Les rues, autrefois remplies de manifestations contre le régime, ont commencé à se calmer. Un habitant de Téhéran a déclaré à BBC Persian que vendredi, il y avait une foule "incroyable" et "beaucoup de tirs", mais que samedi soir était "beaucoup, beaucoup plus calme". Un journaliste iranien a déclaré : "Il faudrait avoir un désir de mort pour sortir maintenant."
Cette agitation interne se produit dans un contexte de pressions externes. Le président Trump a averti à plusieurs reprises d'une éventuelle action militaire. Ces avertissements sont intervenus sept mois après que les États-Unis ont mené des frappes sur des installations nucléaires clés pendant une guerre de 12 jours entre l'Iran et Israël, qui, selon certains analystes, a affaibli le régime iranien.

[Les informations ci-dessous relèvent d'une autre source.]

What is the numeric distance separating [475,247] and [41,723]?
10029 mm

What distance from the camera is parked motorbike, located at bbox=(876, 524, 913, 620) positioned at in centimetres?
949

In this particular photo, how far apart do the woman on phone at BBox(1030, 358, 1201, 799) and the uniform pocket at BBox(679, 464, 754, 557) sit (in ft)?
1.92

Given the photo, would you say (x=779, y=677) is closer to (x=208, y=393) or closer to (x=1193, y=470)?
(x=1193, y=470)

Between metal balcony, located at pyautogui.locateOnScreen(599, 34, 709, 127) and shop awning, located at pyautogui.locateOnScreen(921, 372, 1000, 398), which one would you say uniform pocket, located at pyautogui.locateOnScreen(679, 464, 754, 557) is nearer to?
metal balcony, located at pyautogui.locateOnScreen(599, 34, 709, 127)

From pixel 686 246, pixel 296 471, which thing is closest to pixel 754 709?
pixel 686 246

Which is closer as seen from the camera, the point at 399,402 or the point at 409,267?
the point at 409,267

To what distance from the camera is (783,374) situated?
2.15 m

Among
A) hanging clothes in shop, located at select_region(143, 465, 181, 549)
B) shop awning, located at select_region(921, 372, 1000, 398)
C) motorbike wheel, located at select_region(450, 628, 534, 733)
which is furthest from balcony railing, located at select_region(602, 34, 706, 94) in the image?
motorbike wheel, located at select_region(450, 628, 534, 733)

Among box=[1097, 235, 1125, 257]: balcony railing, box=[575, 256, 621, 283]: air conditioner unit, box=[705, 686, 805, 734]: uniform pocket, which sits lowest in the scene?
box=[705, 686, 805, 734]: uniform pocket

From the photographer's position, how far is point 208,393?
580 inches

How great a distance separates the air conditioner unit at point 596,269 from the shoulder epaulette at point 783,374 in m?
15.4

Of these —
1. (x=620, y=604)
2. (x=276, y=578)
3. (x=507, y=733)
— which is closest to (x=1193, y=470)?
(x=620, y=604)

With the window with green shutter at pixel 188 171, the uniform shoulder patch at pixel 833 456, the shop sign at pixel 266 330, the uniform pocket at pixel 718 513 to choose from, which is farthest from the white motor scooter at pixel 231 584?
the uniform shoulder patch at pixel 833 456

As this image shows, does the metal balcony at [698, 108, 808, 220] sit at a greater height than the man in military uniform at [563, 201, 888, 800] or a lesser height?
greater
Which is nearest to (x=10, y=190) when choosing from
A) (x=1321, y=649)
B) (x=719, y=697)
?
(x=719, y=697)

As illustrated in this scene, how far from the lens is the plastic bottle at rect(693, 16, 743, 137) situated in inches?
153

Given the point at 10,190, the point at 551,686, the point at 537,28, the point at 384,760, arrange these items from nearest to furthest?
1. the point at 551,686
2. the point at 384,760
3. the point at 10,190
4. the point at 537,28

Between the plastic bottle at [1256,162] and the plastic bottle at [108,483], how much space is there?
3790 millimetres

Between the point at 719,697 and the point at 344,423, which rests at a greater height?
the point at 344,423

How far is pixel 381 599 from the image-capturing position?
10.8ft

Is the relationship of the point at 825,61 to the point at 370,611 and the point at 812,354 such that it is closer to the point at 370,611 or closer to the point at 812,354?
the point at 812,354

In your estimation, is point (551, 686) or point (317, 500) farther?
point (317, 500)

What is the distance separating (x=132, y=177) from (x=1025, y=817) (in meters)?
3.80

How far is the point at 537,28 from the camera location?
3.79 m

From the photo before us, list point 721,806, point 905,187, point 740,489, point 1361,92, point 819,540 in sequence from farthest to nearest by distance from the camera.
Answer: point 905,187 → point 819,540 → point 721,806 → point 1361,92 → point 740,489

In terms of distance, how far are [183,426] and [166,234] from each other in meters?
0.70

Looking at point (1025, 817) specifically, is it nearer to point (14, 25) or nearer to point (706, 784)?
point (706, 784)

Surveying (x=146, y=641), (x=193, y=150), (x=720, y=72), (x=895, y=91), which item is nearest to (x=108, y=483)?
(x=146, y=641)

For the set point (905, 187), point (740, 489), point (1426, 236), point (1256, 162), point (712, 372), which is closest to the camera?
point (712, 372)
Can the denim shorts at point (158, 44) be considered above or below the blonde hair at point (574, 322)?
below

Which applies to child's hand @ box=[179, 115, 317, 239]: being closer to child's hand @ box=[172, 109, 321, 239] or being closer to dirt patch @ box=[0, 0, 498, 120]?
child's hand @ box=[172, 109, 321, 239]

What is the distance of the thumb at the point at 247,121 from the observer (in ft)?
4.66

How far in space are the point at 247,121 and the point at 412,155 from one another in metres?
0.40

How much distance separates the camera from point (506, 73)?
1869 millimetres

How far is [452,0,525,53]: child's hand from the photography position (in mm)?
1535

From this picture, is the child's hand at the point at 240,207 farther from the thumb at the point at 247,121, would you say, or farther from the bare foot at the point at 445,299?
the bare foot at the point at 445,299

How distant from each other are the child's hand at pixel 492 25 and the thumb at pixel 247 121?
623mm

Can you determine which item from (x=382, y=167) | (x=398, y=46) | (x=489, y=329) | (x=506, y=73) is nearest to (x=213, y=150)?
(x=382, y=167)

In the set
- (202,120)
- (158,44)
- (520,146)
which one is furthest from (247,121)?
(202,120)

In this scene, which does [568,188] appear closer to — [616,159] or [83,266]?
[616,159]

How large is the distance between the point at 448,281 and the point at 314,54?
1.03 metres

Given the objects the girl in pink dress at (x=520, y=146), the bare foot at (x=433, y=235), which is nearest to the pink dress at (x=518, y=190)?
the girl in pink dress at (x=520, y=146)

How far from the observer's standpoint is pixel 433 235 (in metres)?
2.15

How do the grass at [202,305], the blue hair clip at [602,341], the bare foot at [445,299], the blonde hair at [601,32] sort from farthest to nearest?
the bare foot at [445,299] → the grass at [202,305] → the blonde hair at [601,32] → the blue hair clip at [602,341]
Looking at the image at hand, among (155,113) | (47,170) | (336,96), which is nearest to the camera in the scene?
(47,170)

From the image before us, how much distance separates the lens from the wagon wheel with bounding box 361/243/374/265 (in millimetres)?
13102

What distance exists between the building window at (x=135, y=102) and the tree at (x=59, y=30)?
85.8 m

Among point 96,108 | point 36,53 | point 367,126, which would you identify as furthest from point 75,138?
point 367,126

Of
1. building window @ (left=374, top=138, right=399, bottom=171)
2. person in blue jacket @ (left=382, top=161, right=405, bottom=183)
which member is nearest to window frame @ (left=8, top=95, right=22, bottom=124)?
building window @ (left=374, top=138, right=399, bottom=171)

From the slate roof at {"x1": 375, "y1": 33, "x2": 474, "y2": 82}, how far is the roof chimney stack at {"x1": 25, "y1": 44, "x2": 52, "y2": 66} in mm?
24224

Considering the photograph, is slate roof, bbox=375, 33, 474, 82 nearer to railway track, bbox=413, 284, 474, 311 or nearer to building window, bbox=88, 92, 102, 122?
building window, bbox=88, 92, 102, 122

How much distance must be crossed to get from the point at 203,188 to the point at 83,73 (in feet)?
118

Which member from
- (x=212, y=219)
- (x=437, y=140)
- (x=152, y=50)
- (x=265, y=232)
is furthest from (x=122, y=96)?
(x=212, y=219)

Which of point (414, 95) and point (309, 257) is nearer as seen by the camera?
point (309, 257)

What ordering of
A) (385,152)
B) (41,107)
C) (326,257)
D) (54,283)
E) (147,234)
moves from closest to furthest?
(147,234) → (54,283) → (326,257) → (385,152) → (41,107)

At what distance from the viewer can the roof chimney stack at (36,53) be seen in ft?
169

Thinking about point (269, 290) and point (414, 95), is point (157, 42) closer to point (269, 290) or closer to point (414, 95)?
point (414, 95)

Cependant, la rhétorique de Trump a également donné un levier à l'Iran. Comme l'a noté Doucet, Trump affirme maintenant que Téhéran a demandé à revenir aux négociations. La situation est complexe, impliquant à la fois la dissidence interne et la dynamique du pouvoir international. La réponse du gouvernement iranien aux manifestations et les tensions persistantes avec les États-Unis et Israël façonneront probablement la trajectoire future du pays.